Page:
◆ ◆ ◆ ◆ ◆ ◆ ◆
C'est pourquoi les pertes effectives en eau pour un volume de sol donné sont en général inférieures aux quantités «potentielles» du fait des déficiences en approvisionnement en eau du sol. Sous les climats arides, le total des précipitations peut ne représenter qu'une petite fraction de la consommation potentielle, et ce potentiel ne peut être atteint que dans les zones à plan d'eau constamment élevé (Wilm, 1952). Aussi est-ce seulement dans de telles zones - le long des cours d'eau ou dans les oasis - qu'une végétation abondante peut se développer. Dans quelques stations arides, comme dans le sud-ouest des Etats-Unis, une telle végétation diminue sérieusement les quantités d'eau accumulées.
A l'opposé, lorsqu'il n'existe pas d'eau de rétention utilisable, la consommation d'eau dans les zones arides se limite à la quantité d'eau qui pénètre dans le sol du fait des pluies. Déduction faite du ruissellement, cette consommation ne représente que quelques centimètres par an. L'eau ne pénètre dans le sol qu'à une faible profondeur avant d'être consommée et, par suite, elle est absorbée aussi bien par l'évaporation que par la transpiration, qu'il existe ou non une végétation. Dans de telles conditions, la végétation n'a que peu ou pas d'influence sur la consommation d'eau, mais il n'en est pas moins vrai qu'elle joue un rôle important pour la stabilisation du sol.
Si on poursuit ce raisonnement, on en conclut que l'ensemble évaporation/transpiration effectif peut augmenter si l'approvisionnement en eau disponible augmente et ceci jusqu'à un maximum correspondant à l'évaporation/transpiration potentielle. On constate qu'en général il en est bien ainsi; cependant deux exemples montreront qu'il ne faudrait pas simplifier à l'extrême les principes exposés.
◆ ◆ ◆ ◆ ◆ ◆ ◆
Énoncé a:
D'après le texte sur l'évaporation et la transpiration, dans quels endroits une végétation abondante peut-elle se développer sous les climats arides ?

Enregistrements fournis:
◆ ◆ ◆ ◆ ◆ ◆ ◆
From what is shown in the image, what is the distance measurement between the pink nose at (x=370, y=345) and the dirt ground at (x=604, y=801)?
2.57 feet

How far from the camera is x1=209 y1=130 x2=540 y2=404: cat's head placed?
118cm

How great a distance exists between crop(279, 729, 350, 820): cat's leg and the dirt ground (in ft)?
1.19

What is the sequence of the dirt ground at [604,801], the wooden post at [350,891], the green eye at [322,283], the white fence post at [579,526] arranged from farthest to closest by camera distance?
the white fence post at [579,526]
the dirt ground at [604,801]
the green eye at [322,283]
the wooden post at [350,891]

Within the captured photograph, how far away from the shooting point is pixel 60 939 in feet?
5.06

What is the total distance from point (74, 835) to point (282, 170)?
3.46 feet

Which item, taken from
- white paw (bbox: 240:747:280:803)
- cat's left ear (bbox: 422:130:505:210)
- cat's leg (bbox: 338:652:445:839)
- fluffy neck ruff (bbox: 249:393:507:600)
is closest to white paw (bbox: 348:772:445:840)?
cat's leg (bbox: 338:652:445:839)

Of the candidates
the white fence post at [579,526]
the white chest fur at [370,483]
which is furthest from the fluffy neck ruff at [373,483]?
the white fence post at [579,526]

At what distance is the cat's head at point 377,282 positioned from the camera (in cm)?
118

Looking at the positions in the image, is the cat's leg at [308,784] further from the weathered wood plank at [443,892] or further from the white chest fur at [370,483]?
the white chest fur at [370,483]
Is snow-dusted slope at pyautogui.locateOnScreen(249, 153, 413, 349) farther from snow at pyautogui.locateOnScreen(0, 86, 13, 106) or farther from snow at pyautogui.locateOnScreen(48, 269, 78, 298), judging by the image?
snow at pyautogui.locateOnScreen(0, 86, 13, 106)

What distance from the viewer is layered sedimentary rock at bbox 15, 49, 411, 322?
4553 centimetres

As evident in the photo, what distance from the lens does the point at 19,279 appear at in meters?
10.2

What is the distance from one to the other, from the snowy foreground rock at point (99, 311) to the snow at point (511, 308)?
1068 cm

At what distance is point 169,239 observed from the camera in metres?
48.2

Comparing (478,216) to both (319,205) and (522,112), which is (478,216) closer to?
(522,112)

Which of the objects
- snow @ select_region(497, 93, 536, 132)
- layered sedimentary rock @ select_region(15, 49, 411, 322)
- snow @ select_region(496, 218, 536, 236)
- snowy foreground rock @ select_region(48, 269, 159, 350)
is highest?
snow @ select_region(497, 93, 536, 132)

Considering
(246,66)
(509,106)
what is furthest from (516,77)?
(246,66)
◆ ◆ ◆ ◆ ◆ ◆ ◆
Énoncé b:
Dans les enregistrements, recopiez s'il vous plaît la partie qui va de la ligne contenant « Looking at the » jusqu'à la fin des enregistrements, en substituant « stratified rock formation » à « layered sedimentary rock » sans rien modifier d'autre.

Bonne réponse a:
Le long des cours d'eau ou dans les oasis, c'est-à-dire dans les zones à plan d'eau constamment élevé.

Bonne réponse b:
Looking at the positions in the image, is the cat's leg at [308,784] further from the weathered wood plank at [443,892] or further from the white chest fur at [370,483]?
the white chest fur at [370,483]
Is snow-dusted slope at pyautogui.locateOnScreen(249, 153, 413, 349) farther from snow at pyautogui.locateOnScreen(0, 86, 13, 106) or farther from snow at pyautogui.locateOnScreen(48, 269, 78, 298), judging by the image?
snow at pyautogui.locateOnScreen(0, 86, 13, 106)

What distance from the viewer is stratified rock formation at bbox 15, 49, 411, 322?
4553 centimetres

As evident in the photo, what distance from the lens does the point at 19,279 appear at in meters?
10.2

What is the distance from one to the other, from the snowy foreground rock at point (99, 311) to the snow at point (511, 308)?
1068 cm

At what distance is point 169,239 observed from the camera in metres?
48.2

Comparing (478,216) to both (319,205) and (522,112), which is (478,216) closer to?
(522,112)

Which of the objects
- snow @ select_region(497, 93, 536, 132)
- stratified rock formation @ select_region(15, 49, 411, 322)
- snow @ select_region(496, 218, 536, 236)
- snowy foreground rock @ select_region(48, 269, 159, 350)
is highest?
snow @ select_region(497, 93, 536, 132)

Considering
(246,66)
(509,106)
what is furthest from (516,77)?
(246,66)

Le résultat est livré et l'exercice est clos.